- _Instructions to follow_
Write out every line of the material below as a JSON list of strings, one string per line, skipping blank lines. Leave the pictures out of the list.

- _Task inputs_
▽

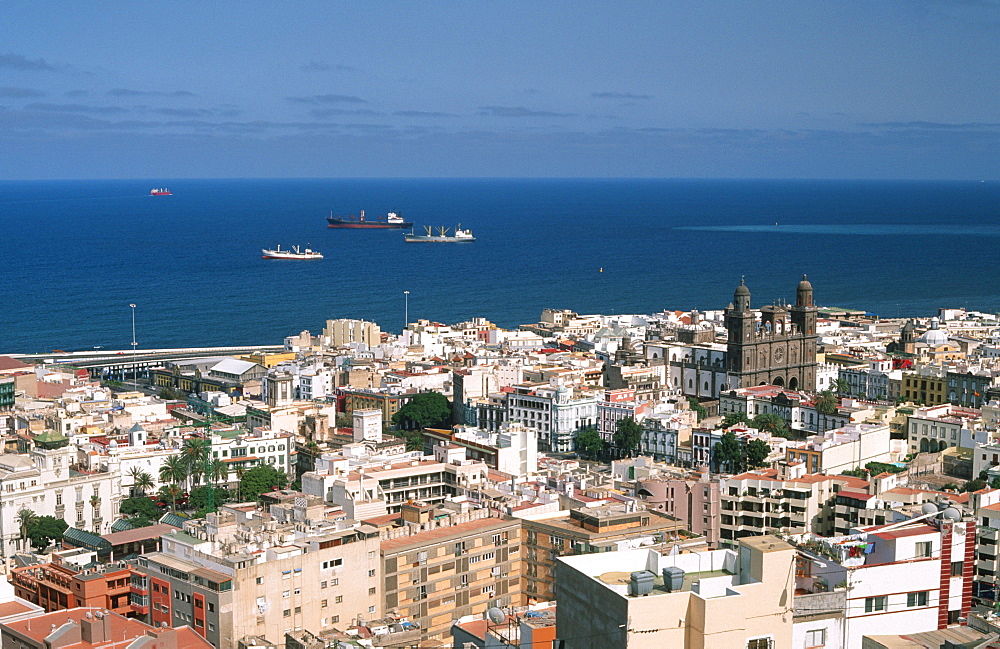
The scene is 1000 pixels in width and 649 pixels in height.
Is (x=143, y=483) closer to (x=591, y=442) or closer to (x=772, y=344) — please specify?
(x=591, y=442)

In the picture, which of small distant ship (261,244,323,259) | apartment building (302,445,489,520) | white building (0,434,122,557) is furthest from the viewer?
small distant ship (261,244,323,259)

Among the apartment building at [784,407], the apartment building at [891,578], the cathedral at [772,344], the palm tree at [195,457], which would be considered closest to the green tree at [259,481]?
the palm tree at [195,457]

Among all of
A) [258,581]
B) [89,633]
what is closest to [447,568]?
[258,581]

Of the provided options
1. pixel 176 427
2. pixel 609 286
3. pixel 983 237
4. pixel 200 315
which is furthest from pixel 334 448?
pixel 983 237

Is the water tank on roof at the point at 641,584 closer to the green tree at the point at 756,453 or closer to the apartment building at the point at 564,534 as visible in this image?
the apartment building at the point at 564,534

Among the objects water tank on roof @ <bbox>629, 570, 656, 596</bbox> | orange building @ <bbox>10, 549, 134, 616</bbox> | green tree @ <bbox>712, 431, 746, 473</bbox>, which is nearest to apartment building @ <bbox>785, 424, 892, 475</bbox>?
Answer: green tree @ <bbox>712, 431, 746, 473</bbox>

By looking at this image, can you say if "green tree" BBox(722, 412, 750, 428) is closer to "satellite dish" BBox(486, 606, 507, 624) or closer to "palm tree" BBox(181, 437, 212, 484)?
"palm tree" BBox(181, 437, 212, 484)

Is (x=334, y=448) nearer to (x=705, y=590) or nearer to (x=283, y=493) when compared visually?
Answer: (x=283, y=493)
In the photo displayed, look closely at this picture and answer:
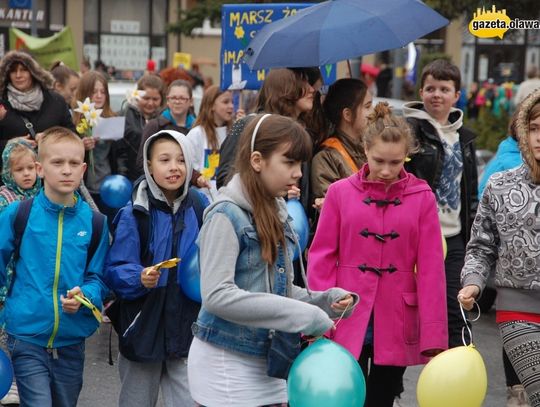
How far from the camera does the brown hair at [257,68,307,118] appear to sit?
242 inches

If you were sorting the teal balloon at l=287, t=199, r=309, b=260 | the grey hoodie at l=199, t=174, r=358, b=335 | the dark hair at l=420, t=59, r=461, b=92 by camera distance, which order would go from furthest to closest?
the dark hair at l=420, t=59, r=461, b=92, the teal balloon at l=287, t=199, r=309, b=260, the grey hoodie at l=199, t=174, r=358, b=335

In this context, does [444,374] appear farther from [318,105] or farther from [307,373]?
[318,105]

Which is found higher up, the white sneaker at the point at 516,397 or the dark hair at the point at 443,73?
the dark hair at the point at 443,73

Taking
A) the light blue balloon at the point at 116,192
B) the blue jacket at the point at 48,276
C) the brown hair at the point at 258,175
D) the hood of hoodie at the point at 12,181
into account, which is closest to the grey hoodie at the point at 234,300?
the brown hair at the point at 258,175

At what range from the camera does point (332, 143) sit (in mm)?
6070

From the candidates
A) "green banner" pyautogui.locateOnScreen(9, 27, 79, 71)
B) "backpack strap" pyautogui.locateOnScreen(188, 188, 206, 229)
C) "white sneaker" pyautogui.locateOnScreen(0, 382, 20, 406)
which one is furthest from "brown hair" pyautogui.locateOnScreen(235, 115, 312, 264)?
"green banner" pyautogui.locateOnScreen(9, 27, 79, 71)

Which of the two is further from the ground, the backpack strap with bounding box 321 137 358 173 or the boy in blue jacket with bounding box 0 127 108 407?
the backpack strap with bounding box 321 137 358 173

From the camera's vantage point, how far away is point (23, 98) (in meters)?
8.41

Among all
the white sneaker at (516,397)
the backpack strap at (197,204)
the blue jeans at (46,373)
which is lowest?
the white sneaker at (516,397)

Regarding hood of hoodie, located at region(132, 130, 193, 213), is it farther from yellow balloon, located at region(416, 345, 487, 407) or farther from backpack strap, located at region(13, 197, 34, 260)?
yellow balloon, located at region(416, 345, 487, 407)

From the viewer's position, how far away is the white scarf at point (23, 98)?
841 cm

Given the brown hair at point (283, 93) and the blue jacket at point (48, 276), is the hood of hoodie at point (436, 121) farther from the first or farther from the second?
the blue jacket at point (48, 276)

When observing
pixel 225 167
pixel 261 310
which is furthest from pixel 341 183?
pixel 261 310

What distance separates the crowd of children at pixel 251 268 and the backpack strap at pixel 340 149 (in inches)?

△

- _Result of the exercise_
[
  "The scene is 1000 pixels in width and 649 pixels in height.",
  "Is (x=143, y=483) closer to (x=591, y=442) or closer to (x=772, y=344) — please specify?",
  "(x=591, y=442)",
  "In the picture, which of small distant ship (261,244,323,259) | apartment building (302,445,489,520) | white building (0,434,122,557) is furthest from the viewer?",
  "small distant ship (261,244,323,259)",
  "Among the apartment building at [784,407], the apartment building at [891,578], the cathedral at [772,344], the palm tree at [195,457], which would be considered closest to the green tree at [259,481]?",
  "the palm tree at [195,457]",
  "Among all of",
  "A) [258,581]",
  "B) [89,633]",
  "what is closest to [447,568]?",
  "[258,581]",
  "Of the provided options",
  "1. pixel 176 427",
  "2. pixel 609 286",
  "3. pixel 983 237",
  "4. pixel 200 315",
  "which is furthest from pixel 334 448?",
  "pixel 983 237",
  "Is the water tank on roof at the point at 641,584 closer to the green tree at the point at 756,453 or closer to the apartment building at the point at 564,534 as visible in this image?",
  "the apartment building at the point at 564,534",
  "Among the objects water tank on roof @ <bbox>629, 570, 656, 596</bbox> | orange building @ <bbox>10, 549, 134, 616</bbox> | green tree @ <bbox>712, 431, 746, 473</bbox>, which is nearest to apartment building @ <bbox>785, 424, 892, 475</bbox>?",
  "Answer: green tree @ <bbox>712, 431, 746, 473</bbox>",
  "By looking at this image, can you say if \"green tree\" BBox(722, 412, 750, 428) is closer to \"satellite dish\" BBox(486, 606, 507, 624) or closer to \"palm tree\" BBox(181, 437, 212, 484)?",
  "\"palm tree\" BBox(181, 437, 212, 484)",
  "Is (x=334, y=448) nearer to (x=705, y=590) or nearer to (x=283, y=493) when compared visually?",
  "Answer: (x=283, y=493)",
  "In the photo displayed, look closely at this picture and answer:",
  "How far from the camera does the brown hair at [257,68,307,118] appear to sit?",
  "242 inches",
  "If you were sorting the teal balloon at l=287, t=199, r=309, b=260 | the grey hoodie at l=199, t=174, r=358, b=335 | the dark hair at l=420, t=59, r=461, b=92 by camera distance, which order would go from furthest to closest?",
  "the dark hair at l=420, t=59, r=461, b=92, the teal balloon at l=287, t=199, r=309, b=260, the grey hoodie at l=199, t=174, r=358, b=335",
  "In this context, does [444,374] appear farther from [318,105] or farther from [307,373]?",
  "[318,105]",
  "Which is found higher up, the white sneaker at the point at 516,397 or the dark hair at the point at 443,73?",
  "the dark hair at the point at 443,73",
  "Taking",
  "A) the light blue balloon at the point at 116,192",
  "B) the blue jacket at the point at 48,276",
  "C) the brown hair at the point at 258,175",
  "D) the hood of hoodie at the point at 12,181",
  "into account, which is closest to the grey hoodie at the point at 234,300?",
  "the brown hair at the point at 258,175",
  "At what range from the camera does point (332, 143) sit (in mm)?",
  "6070",
  "From the candidates",
  "A) \"green banner\" pyautogui.locateOnScreen(9, 27, 79, 71)",
  "B) \"backpack strap\" pyautogui.locateOnScreen(188, 188, 206, 229)",
  "C) \"white sneaker\" pyautogui.locateOnScreen(0, 382, 20, 406)",
  "which one is furthest from \"brown hair\" pyautogui.locateOnScreen(235, 115, 312, 264)?",
  "\"green banner\" pyautogui.locateOnScreen(9, 27, 79, 71)",
  "Which of the two is further from the ground, the backpack strap with bounding box 321 137 358 173 or the boy in blue jacket with bounding box 0 127 108 407?",
  "the backpack strap with bounding box 321 137 358 173",
  "From the camera's vantage point, how far away is point (23, 98) (in meters)?",
  "8.41",
  "Among all",
  "the white sneaker at (516,397)",
  "the backpack strap at (197,204)",
  "the blue jeans at (46,373)",
  "which is lowest?",
  "the white sneaker at (516,397)",
  "Regarding hood of hoodie, located at region(132, 130, 193, 213), is it farther from yellow balloon, located at region(416, 345, 487, 407) or farther from backpack strap, located at region(13, 197, 34, 260)?",
  "yellow balloon, located at region(416, 345, 487, 407)",
  "From the viewer's position, how far away is the white scarf at point (23, 98)?",
  "841 cm",
  "Given the brown hair at point (283, 93) and the blue jacket at point (48, 276), is the hood of hoodie at point (436, 121) farther from the first or farther from the second?",
  "the blue jacket at point (48, 276)",
  "When observing",
  "pixel 225 167",
  "pixel 261 310",
  "which is furthest from pixel 341 183?",
  "pixel 261 310",
  "What distance separates the crowd of children at pixel 251 268 and the backpack strap at pixel 340 149 (in inches)?"
]